Resulta que el Departamento de Justicia soltó archivos del caso Epstein que hacen que las declaraciones de Lutnick suenen como un guion de comedia barata. Antes juraba que cortó lazos hace más de 20 años, pero ahora admite un almuerzo con Epstein, su esposa y sus hijos en Nueva York. ¿Un almuerzo familiar con un tipo condenado por crímenes turbios en 2008? Eso es más sospechoso que pedir pizza hawaiana en una pizzería italiana.

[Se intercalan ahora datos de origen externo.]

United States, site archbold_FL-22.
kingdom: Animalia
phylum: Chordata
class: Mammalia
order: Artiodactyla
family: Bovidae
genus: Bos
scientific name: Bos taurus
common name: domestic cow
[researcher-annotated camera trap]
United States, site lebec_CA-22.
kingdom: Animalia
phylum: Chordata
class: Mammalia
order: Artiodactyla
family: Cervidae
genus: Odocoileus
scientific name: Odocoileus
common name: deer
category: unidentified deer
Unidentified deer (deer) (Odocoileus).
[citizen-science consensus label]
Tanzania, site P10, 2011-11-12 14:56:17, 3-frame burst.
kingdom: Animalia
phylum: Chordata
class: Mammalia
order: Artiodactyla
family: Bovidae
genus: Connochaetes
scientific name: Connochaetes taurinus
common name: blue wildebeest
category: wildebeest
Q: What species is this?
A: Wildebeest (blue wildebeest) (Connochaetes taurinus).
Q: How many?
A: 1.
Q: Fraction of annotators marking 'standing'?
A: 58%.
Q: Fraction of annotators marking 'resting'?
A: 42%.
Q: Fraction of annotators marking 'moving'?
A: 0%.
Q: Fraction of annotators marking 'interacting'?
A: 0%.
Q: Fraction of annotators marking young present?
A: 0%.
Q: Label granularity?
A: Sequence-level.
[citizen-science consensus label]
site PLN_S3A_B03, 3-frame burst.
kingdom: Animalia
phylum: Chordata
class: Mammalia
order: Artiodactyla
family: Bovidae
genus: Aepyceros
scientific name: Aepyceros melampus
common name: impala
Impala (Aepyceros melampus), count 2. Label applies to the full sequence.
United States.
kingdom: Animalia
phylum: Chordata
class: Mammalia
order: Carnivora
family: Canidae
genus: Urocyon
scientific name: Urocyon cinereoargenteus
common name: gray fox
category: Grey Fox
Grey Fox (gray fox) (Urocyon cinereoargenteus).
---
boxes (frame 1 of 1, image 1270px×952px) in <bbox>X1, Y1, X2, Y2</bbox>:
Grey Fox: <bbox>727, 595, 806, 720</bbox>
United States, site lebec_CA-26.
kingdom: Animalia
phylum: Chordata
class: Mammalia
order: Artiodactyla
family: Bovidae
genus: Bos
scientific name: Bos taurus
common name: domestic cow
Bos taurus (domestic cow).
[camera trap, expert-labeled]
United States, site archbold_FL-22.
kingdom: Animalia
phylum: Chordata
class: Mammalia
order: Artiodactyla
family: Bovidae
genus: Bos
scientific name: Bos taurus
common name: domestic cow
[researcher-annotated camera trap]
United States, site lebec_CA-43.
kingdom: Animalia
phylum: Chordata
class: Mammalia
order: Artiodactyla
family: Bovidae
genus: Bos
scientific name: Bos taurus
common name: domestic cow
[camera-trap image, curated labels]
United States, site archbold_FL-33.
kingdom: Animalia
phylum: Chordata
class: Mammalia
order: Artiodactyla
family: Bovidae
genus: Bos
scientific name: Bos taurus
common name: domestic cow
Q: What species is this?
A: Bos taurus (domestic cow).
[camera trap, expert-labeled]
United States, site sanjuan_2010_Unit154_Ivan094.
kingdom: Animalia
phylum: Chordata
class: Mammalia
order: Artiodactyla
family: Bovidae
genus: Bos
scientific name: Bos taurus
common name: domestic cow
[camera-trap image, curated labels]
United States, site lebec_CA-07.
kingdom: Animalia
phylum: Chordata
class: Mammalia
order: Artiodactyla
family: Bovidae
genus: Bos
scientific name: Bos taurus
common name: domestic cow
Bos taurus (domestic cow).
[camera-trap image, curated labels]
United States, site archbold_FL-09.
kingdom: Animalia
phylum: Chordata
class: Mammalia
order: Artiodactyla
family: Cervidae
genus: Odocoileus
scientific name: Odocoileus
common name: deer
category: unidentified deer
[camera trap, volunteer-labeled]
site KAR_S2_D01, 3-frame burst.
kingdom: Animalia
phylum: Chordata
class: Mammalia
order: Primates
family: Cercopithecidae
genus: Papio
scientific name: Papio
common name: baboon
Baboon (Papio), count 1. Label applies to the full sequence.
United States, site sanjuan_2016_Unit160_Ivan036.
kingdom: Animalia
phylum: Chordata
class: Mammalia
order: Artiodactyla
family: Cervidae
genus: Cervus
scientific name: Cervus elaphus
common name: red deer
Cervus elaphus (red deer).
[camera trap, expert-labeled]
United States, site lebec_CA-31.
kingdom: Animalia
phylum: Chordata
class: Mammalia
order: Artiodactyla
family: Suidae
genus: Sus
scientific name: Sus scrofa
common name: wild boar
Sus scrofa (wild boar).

La presión sube como la espuma de una cerveza mal servida. El senador demócrata Adam Schiff y el republicano Thomas Massie coinciden por primera vez en algo: quieren a Lutnick fuera ya. Schiff lo dijo el lunes con cara de drama de Netflix, y Massie lo remató un día antes. En el Senado, Lutnick trató de salvar el pellejo, pero sus excusas suenan como un niño atrapado con las manos en el frasco de galletas.
Epstein, cuya muerte en prisión fue catalogada como suicidio, dejó un legado de conexiones tóxicas con políticos y celebridades que sigue explotando como una bomba de confeti en una fiesta de mal gusto. ¿Y Lutnick? Sigue patinando en hielo fino. ¿Sobrevivirá este culebrón o terminará como un meme olvidado en el grupo de WhatsApp del gobierno? Solo el tiempo, y tal vez otro almuerzo incómodo, lo dirá.